Un po’ di metalcore potente à la Parway Drive, un po’ di melodia à la Polaris, uno sparuto riff à la Slipknot ad un tratto, un paio di canzoni con potenti riferimenti ai Linkin Park di Meteora, qualche sperimentalismo tra il rap, synth e pop (non sempre riuscito o calzante) come negli usi e nelle mode degli ultimi anni, ma lontano dall’alto livello raggiunto da band come i Bring Me The Horizon. Tutti spunti sonori sicuramente ottimi, ma tenuti assieme con una qualità difforme, un po’ di confusione e poca chiarezza. Un vorrei ma non ci riesco. Una copia che lascia ancora intravedere troppo la sua matrice. Un disco che potrebbe presentarsi come potente e interessante, ma che nella sezione centrale inizia a perdersi.
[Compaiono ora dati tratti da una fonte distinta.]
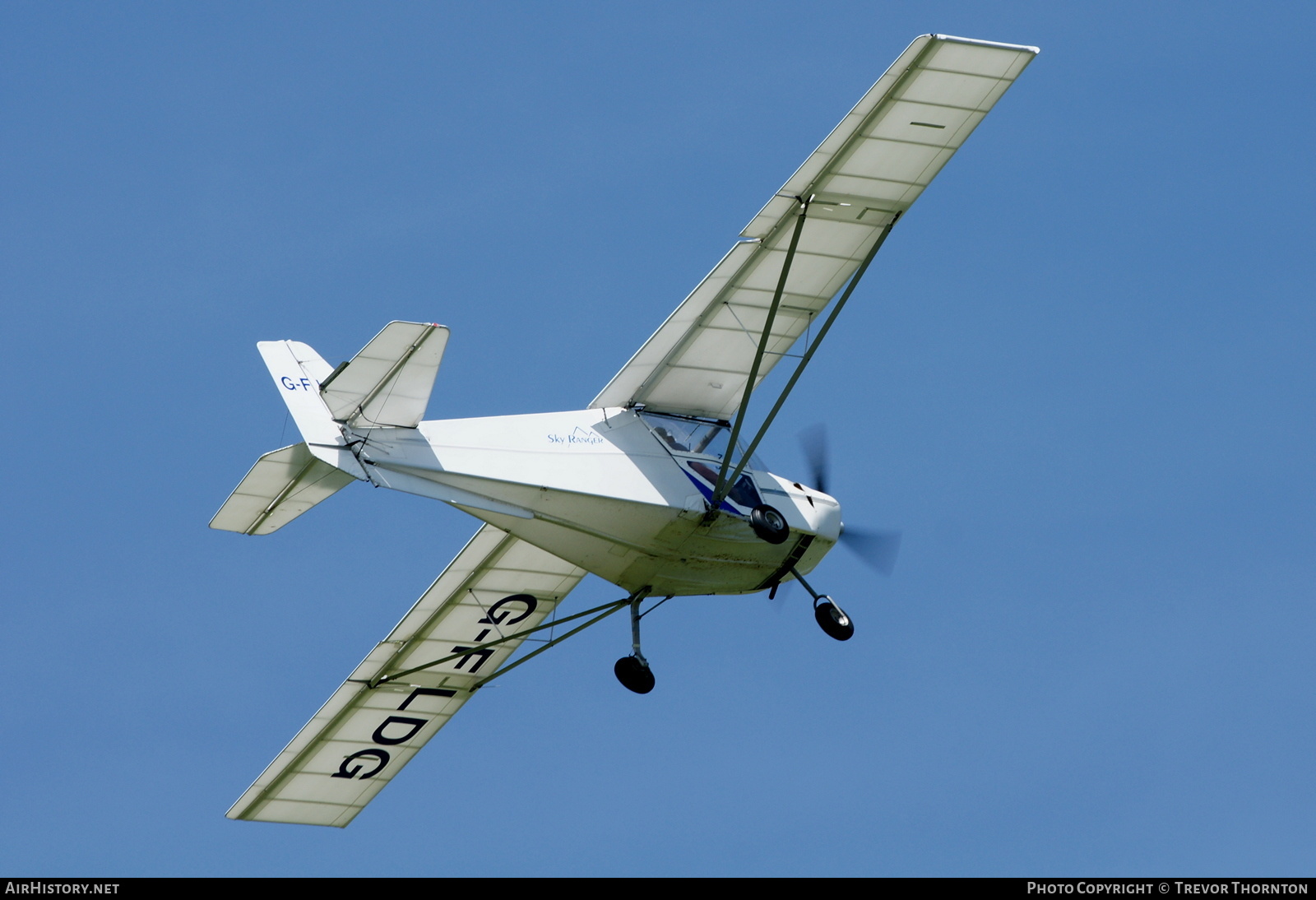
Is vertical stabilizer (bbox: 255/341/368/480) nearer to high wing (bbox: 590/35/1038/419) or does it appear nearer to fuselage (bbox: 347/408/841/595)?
fuselage (bbox: 347/408/841/595)

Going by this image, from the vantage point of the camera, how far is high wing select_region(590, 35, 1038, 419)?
61.7 ft

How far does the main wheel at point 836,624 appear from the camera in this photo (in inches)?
824

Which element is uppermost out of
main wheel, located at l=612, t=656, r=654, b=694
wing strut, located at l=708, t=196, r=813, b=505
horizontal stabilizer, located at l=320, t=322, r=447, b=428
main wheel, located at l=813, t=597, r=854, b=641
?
wing strut, located at l=708, t=196, r=813, b=505

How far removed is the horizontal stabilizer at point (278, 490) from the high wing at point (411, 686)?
313 cm

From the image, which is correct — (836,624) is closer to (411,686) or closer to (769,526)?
(769,526)

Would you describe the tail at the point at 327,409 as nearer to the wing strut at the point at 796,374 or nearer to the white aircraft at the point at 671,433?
the white aircraft at the point at 671,433

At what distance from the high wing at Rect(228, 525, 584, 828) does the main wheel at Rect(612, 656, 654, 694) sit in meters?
2.81

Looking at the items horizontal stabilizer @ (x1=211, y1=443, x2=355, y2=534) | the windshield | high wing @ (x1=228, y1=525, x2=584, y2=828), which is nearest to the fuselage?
the windshield

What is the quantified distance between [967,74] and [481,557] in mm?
7786

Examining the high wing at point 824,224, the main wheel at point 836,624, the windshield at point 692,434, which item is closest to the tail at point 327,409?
the high wing at point 824,224

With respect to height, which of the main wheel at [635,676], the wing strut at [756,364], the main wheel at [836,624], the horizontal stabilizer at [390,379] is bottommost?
the main wheel at [635,676]

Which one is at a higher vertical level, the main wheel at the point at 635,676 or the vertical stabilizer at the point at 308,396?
the vertical stabilizer at the point at 308,396

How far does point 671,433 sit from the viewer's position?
68.1 ft
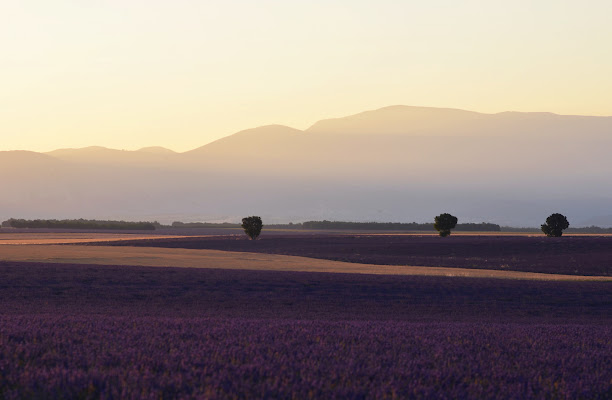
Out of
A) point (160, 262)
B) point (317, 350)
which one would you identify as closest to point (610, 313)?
point (317, 350)

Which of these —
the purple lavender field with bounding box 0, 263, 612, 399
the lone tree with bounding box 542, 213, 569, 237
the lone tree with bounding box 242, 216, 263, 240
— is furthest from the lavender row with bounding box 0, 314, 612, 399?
the lone tree with bounding box 542, 213, 569, 237

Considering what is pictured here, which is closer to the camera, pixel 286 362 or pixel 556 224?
pixel 286 362

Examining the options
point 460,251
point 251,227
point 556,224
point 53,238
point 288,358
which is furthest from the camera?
point 556,224

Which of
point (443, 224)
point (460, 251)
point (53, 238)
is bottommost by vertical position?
point (53, 238)

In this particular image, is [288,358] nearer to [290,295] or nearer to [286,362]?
[286,362]

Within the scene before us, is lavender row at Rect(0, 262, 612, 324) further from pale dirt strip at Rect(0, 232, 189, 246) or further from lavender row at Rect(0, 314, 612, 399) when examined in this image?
pale dirt strip at Rect(0, 232, 189, 246)

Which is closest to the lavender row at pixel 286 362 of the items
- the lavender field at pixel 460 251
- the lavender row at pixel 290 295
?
the lavender row at pixel 290 295

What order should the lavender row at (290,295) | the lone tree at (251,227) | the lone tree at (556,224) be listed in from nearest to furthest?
the lavender row at (290,295)
the lone tree at (251,227)
the lone tree at (556,224)

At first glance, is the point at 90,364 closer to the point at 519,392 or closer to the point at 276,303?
the point at 519,392

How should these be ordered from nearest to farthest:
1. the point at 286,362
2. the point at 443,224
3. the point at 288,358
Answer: the point at 286,362 → the point at 288,358 → the point at 443,224

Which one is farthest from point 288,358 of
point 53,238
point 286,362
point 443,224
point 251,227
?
point 443,224

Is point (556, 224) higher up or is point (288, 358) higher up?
point (556, 224)

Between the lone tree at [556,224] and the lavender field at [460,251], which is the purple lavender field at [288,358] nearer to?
the lavender field at [460,251]

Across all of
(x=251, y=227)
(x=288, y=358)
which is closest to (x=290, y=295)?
(x=288, y=358)
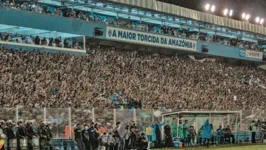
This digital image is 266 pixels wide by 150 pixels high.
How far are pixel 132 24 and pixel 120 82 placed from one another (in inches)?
450

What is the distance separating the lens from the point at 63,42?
43.4 meters

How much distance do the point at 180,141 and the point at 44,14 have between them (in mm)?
15825

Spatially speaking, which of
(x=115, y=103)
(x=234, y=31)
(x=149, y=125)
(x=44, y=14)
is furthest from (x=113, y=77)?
(x=234, y=31)

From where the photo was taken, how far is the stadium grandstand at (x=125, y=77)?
1102 inches

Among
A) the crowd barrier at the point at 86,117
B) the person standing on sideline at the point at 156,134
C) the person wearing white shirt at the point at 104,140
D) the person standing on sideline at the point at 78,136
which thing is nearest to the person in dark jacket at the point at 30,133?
the crowd barrier at the point at 86,117

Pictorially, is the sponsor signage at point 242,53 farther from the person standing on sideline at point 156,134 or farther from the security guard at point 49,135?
the security guard at point 49,135

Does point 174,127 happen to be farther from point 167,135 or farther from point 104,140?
point 104,140

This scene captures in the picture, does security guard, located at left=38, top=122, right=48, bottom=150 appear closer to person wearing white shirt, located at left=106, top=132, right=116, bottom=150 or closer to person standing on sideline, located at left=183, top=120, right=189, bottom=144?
person wearing white shirt, located at left=106, top=132, right=116, bottom=150

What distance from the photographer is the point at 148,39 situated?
52.2m

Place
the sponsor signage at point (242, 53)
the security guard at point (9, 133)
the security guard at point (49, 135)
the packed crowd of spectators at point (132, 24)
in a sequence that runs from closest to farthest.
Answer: the security guard at point (9, 133) → the security guard at point (49, 135) → the packed crowd of spectators at point (132, 24) → the sponsor signage at point (242, 53)

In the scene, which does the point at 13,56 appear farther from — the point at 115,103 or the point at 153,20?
the point at 153,20

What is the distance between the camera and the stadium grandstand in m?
28.0

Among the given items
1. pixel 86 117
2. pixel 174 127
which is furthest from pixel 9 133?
pixel 174 127

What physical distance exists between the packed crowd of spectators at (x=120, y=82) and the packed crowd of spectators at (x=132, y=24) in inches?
104
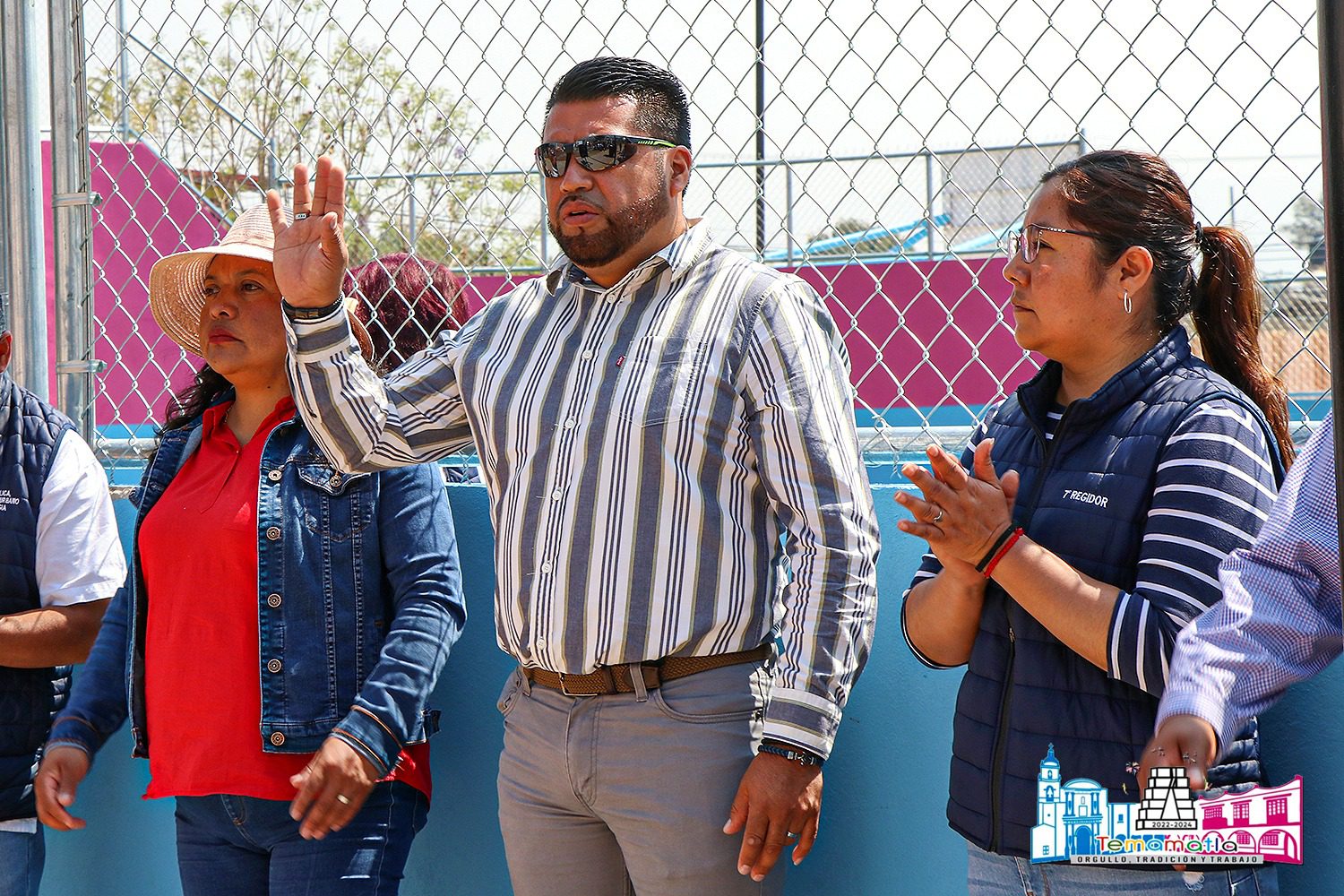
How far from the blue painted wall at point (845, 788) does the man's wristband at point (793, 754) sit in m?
0.64

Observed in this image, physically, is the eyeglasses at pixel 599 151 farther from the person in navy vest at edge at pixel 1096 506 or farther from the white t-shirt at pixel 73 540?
the white t-shirt at pixel 73 540

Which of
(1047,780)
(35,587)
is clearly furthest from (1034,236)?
(35,587)

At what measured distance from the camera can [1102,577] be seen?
6.68ft

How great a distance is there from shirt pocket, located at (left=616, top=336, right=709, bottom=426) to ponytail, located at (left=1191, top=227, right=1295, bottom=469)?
874mm

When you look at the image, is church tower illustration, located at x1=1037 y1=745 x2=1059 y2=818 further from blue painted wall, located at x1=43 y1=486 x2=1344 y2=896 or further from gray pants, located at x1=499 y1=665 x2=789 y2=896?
blue painted wall, located at x1=43 y1=486 x2=1344 y2=896

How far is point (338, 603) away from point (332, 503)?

Alcune tracce risultano infatti di un buon livello, vedi l’apertura di “Crisis”, che campiona un pezzo del discorso di Greta Thunberg allo sciopero per il clima di New York del 2019, che Jake Taylor, il cantante, ha registrato in prima persona a Battery Park. Vedi anche la già citata “Worldwide Suicide” e la successiva “Hellbringer”, che conta la collaborazione di Jamie Hails dei Polaris. Particolarmente apprezzabili anche “Timebomb” (che per quanto terribilmente à la Linkin Park è la traccia che più viene da riascoltare) e la potente “Force of Life”, nonostante siano decisamente poco originali sia negli arrangiamenti che nelle idee. E un buon finale quello di “Dystopia” e “2033”, ma per la stessa ragione delle due canzoni appena citate.
Quelle degli In Hearts Wake non sono mai canzoni brutte, anzi, ma talvolta (al netto di un piccolo abuso delle clean vocals a dispetto dell’ottimo cantato “sporco” che potrebbe essere sfruttato maggiormente) risultano semplicemente troppo prevedibili. E per un album che ambisce ad un livello così alto nelle intenzioni, nei modi e nel messaggio, il risultato concreto che offre è troppo poca cosa. Peccato.